The REIT Act was passed in 2009, but no company finds the landscape attractive enough to list in the market. Property players cited friction costs such as minimum public ownership requirements and taxes.

However, the SEC has already agreed to cut REITs’ minimum public ownership (MPO) to 33 percent and the Bureau of Internal Revenue (BIR) has clarified that initial transfers of property to REITs are exempt from value added tax as provided by Republic Act No. 10963 or the Tax Reform for Acceleration and Inclusion (TRAIN) Act.

Thus, corporate regulators will amend the existing IRR of the REIT Act of 2009.

 “We are glad that it looks like the REIT platform is expected to be ready this year, a good timing for DoubleDragon as this year 2019 we expect to already have 800,000 square meters or 80 hectares of completed leasable space portfolio,” Sia said.

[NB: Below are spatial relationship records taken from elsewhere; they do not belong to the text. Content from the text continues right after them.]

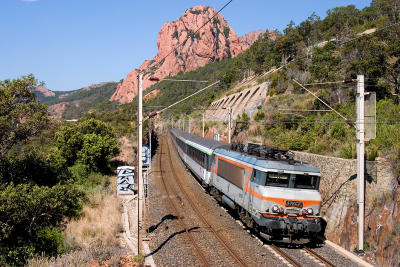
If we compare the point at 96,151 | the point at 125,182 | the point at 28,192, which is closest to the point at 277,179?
the point at 28,192

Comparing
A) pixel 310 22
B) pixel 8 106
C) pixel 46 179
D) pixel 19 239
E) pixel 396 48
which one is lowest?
pixel 19 239

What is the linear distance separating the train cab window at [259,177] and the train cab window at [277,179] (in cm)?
15

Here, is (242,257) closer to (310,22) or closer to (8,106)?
(8,106)

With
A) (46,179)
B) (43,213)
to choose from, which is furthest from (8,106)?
(46,179)

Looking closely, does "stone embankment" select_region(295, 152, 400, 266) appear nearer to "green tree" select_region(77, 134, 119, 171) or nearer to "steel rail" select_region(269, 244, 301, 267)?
"steel rail" select_region(269, 244, 301, 267)

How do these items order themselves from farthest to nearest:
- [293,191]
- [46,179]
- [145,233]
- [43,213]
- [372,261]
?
[46,179] < [43,213] < [145,233] < [293,191] < [372,261]

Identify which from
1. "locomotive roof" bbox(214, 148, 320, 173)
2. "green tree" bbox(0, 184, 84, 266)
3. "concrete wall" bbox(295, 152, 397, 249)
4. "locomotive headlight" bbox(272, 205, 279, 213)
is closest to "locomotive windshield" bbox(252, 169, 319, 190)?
"locomotive roof" bbox(214, 148, 320, 173)

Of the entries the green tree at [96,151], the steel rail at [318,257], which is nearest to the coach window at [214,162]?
the steel rail at [318,257]

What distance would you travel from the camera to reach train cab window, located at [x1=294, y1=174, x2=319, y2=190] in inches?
506

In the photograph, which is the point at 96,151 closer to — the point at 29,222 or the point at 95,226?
the point at 29,222

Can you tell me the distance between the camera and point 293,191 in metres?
12.7

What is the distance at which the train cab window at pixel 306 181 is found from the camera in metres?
12.9

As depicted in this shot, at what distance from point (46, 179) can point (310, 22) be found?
201 feet

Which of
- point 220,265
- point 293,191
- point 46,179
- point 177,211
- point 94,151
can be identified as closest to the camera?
point 220,265
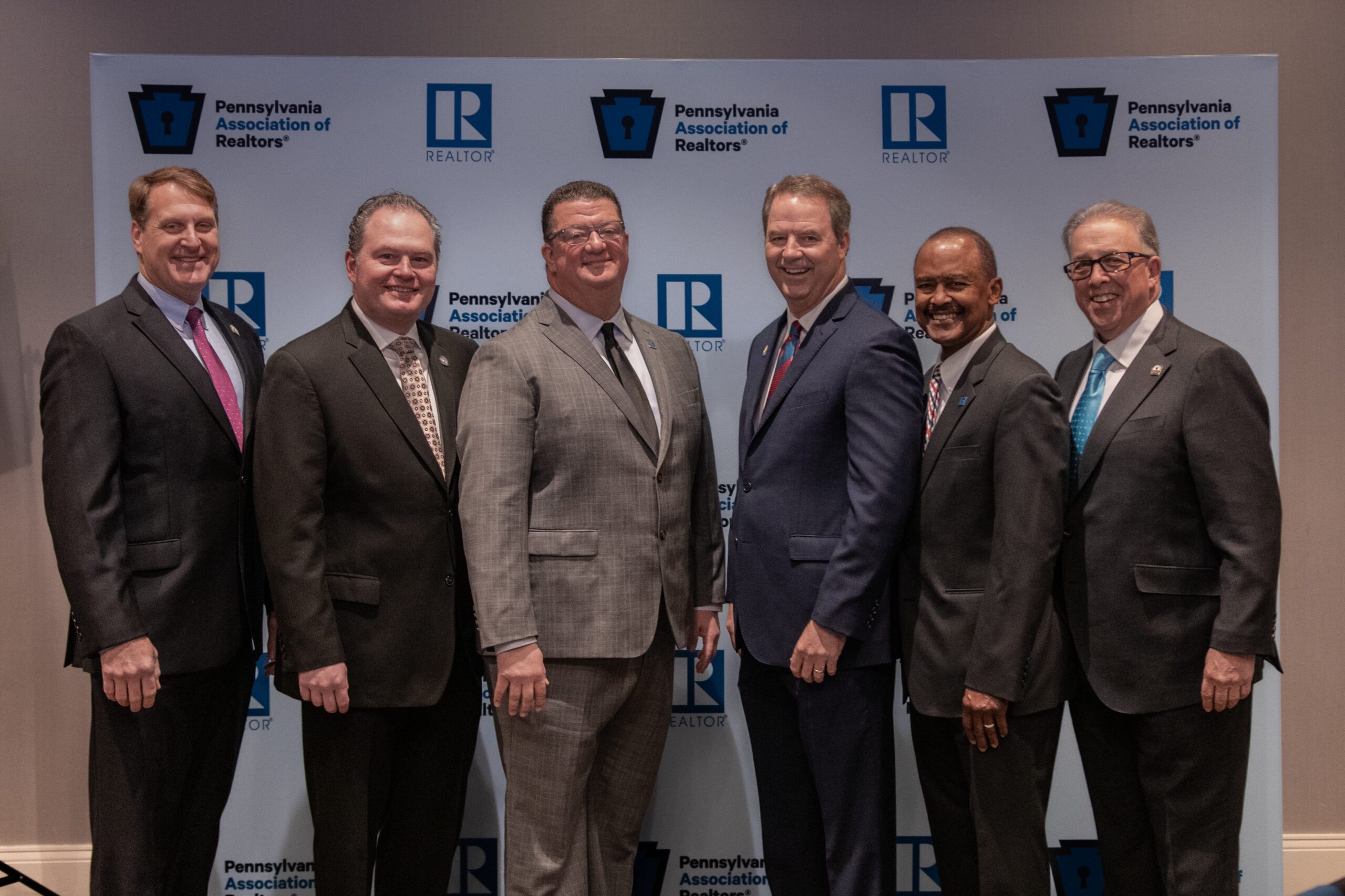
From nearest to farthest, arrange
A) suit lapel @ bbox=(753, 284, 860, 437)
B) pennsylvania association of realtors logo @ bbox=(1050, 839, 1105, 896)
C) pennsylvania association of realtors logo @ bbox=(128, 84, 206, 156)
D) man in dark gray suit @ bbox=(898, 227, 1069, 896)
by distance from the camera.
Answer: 1. man in dark gray suit @ bbox=(898, 227, 1069, 896)
2. suit lapel @ bbox=(753, 284, 860, 437)
3. pennsylvania association of realtors logo @ bbox=(128, 84, 206, 156)
4. pennsylvania association of realtors logo @ bbox=(1050, 839, 1105, 896)

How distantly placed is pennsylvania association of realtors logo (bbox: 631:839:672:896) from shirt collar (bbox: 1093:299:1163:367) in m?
2.08

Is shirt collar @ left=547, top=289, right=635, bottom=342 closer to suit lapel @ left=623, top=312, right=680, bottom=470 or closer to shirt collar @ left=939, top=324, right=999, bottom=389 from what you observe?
suit lapel @ left=623, top=312, right=680, bottom=470

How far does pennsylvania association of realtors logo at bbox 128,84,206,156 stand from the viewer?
3084mm

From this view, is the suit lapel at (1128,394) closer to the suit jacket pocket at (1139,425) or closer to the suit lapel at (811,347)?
the suit jacket pocket at (1139,425)

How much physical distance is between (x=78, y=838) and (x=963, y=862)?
304 centimetres

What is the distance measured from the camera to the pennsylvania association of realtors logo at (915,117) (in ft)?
10.3

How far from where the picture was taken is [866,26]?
11.1ft

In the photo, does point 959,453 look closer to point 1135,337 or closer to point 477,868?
point 1135,337

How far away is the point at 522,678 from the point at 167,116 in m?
2.20

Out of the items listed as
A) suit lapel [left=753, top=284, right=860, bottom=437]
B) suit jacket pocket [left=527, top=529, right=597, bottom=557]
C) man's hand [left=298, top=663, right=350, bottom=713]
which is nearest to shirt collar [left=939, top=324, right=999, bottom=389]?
suit lapel [left=753, top=284, right=860, bottom=437]

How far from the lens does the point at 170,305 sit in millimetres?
2479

He said that once the revised REIT rules are out, DoubleDragon should be ready to consider REIT listing for its subsidiaries if it would result in further strengthening DoubleDragon’s overall position. 

 “In our perspective, another key factor to increase the desirability of the REIT basket is if it is a dominant player in that specific sub-industry, and we believe by then our homegrown brands and relevant projects such as CityMall, DD Meridian Park, Ascott-DDMP, Jinjiang Inn Phils, Dragon8 Mall Divisoria, CentralHub, and Hotel 101, would have deep market traction already,” he said.